Voyages au bout de la nuit à un train d’enfer

«Si les vidéos conçues par Johnny Ranger créent une atmosphère onirique pour les scènes plus fantastiques, les projections me sont d’abord apparues comme des distractions, surtout lorsqu’elles sont trop illustratives.»
Photo: Suzanne O'Neill «Si les vidéos conçues par Johnny Ranger créent une atmosphère onirique pour les scènes plus fantastiques, les projections me sont d’abord apparues comme des distractions, surtout lorsqu’elles sont trop illustratives.»

Pour des monologues qui s’appuient sur la seule force de la narration, les pièces de Mark O’Rowe déroulent d’hallucinantes odyssées urbaines. Poétique et grand-guignolesque, entrelaçant le trivial à la grandeur des mythes, la violence à l’humour, Terminus va encore plus loin que les précédents opus diffusés à La Licorne. Tête première et Howie le Rookie comportaient déjà, dans leur épique narration, un caractère un peu surréel. Mais l’auteur irlandais le pousse ici jusqu’à faire éclater complètement le réalisme : les trois histoires à dormir debout qu’il entrecroise nous transportent des rues de Dublin aux abîmes de l’enfer. La pièce est hantée par des images très cathos de damnation, mais aussi de rédemption et d’absolu.

Nuit infernale

 

Lors d’une nuit infernale, trois êtres esseulés sont entraînés au bout d’eux-mêmes à la suite d’une décision impulsive. Une enseignante, bénévole dans un centre d’écoute, tente d’aider une ancienne étudiante. Une jeune femme trahie par des amis trouve l’amour dans des circonstances inimaginables. Et un homme vend son âme au diable afin de surmonter son extrême timidité avec la gent féminine. Trois récits qui finissent bien sûr par se rejoindre.

Pour une troisième fois, Olivier Choinière se frotte à une langue dont il parvient à évoquer la rythmique parfois rimée, où il réussit à marier crudité et lyrisme (ah, la beauté de cette scène où l’une des protagonistes qui va vers sa mort voit remonter tous ses souvenirs…).

Un art de la narration qui s’accompagne ici d’une enveloppe visuelle soignée. Michel Monty a imaginé son spectacle comme « un roman graphique et sonore », explique-t-il dans son mot de metteur en scène.

Ludisme en valeur

 

Sa production met en valeur le ludisme contenu dans le texte. Mais si les vidéos conçues par Johnny Ranger créent une atmosphère onirique pour les scènes plus fantastiques, les projections me sont d’abord apparues comme des distractions, surtout lorsqu’elles sont trop illustratives. Par exemple, quand elles montrent un personnage que notre imagination, grâce à la description d’O’Rowe, avait visualisé encore plus effrayant. Difficile de rivaliser avec la puissance d’évocation du dramaturge…
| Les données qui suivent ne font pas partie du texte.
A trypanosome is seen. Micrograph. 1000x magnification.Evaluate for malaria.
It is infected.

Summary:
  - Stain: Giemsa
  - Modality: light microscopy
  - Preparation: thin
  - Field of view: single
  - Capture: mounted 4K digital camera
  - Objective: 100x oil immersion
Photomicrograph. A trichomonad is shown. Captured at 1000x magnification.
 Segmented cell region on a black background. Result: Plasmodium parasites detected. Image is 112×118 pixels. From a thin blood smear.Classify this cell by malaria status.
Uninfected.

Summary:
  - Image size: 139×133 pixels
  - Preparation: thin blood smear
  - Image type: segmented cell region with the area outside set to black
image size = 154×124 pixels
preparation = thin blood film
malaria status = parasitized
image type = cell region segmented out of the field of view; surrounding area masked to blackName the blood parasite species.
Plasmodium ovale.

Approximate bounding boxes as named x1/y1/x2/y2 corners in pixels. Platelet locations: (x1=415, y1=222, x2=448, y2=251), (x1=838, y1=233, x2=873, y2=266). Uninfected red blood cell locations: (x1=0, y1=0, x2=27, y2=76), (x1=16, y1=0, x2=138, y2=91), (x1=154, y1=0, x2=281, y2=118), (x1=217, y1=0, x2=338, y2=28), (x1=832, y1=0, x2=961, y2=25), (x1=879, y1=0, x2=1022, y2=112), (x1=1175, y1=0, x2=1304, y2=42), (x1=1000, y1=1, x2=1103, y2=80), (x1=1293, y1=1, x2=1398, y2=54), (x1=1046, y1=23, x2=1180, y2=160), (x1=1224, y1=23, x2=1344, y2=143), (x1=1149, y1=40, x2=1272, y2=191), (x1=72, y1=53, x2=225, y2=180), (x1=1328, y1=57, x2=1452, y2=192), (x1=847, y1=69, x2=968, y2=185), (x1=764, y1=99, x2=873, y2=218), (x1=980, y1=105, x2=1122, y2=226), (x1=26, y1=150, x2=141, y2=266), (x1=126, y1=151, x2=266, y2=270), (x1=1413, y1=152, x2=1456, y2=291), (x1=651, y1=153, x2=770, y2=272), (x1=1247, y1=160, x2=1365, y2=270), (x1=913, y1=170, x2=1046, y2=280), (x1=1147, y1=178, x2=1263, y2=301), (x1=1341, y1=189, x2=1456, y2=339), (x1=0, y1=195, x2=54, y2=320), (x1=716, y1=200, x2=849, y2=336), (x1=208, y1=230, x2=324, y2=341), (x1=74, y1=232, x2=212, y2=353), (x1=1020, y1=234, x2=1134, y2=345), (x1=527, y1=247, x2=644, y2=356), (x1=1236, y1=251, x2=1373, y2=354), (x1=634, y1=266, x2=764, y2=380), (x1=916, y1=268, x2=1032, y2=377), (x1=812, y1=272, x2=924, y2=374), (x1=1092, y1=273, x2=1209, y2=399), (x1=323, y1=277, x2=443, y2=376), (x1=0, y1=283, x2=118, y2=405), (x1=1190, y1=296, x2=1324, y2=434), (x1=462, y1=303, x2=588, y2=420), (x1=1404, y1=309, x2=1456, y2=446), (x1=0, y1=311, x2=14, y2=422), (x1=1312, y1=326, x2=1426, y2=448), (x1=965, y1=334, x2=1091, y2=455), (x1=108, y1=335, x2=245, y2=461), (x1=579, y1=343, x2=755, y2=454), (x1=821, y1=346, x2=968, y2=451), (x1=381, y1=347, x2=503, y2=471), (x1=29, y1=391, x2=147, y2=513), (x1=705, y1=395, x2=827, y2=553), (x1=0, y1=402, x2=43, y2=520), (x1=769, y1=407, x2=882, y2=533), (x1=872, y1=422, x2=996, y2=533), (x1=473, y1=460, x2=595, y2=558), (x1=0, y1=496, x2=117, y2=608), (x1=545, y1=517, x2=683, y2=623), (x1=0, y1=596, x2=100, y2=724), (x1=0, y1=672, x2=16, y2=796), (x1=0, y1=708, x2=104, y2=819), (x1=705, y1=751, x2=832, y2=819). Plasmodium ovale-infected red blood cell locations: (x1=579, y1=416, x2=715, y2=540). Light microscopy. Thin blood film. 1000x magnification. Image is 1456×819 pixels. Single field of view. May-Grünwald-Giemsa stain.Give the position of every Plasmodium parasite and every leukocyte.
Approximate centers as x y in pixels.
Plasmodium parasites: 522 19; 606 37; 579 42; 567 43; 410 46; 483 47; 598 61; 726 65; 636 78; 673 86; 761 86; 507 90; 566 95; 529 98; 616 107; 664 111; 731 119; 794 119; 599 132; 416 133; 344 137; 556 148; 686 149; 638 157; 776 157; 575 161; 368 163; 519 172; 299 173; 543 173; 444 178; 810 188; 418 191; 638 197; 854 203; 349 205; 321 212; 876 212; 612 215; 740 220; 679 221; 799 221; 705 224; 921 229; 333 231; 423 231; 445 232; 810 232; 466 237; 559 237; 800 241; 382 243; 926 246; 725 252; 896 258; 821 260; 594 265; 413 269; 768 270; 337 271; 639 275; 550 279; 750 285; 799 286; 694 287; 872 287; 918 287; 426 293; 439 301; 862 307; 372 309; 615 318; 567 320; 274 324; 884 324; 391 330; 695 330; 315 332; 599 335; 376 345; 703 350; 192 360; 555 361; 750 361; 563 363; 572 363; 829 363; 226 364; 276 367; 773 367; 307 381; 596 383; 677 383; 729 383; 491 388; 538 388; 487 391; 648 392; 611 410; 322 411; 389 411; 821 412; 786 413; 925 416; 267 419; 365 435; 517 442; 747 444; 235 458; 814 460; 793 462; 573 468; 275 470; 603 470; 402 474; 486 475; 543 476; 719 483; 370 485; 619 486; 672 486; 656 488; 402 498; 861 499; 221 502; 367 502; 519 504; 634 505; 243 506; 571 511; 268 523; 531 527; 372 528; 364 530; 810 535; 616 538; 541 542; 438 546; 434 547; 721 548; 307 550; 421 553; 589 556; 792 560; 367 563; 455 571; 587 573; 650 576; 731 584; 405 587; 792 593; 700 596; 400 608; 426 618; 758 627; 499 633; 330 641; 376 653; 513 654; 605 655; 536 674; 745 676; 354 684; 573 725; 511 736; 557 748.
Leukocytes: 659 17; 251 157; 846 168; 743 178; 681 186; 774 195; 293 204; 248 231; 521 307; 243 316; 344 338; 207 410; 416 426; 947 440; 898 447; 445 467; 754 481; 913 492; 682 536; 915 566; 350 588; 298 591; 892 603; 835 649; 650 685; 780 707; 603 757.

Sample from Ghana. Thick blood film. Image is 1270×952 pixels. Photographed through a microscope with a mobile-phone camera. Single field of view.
On a d’autant plus l’impression que ce n’est pas nécessaire, vu la force des interprètes que Monty a choisis. Si Martine Francke, pourtant très juste, semble un peu plus effacée — peut-être parce que son personnage est confronté à un destin moins excessif —, ses deux partenaires portent leur récit plus grand que nature avec l’assurance et l’exultation de véritables bêtes de scène. Mani Soleymanlou et la fabuleuse Alice Pascual sont d’une présence captivante. Le théâtre de Mark O’Rowe appartient d’abord aux interprètes.

Terminus

Texte : Mark O’Rowe. Traduction : Olivier Choinière. Mise en scène : Michel Monty. À La Licorne, jusqu’au 29 octobre.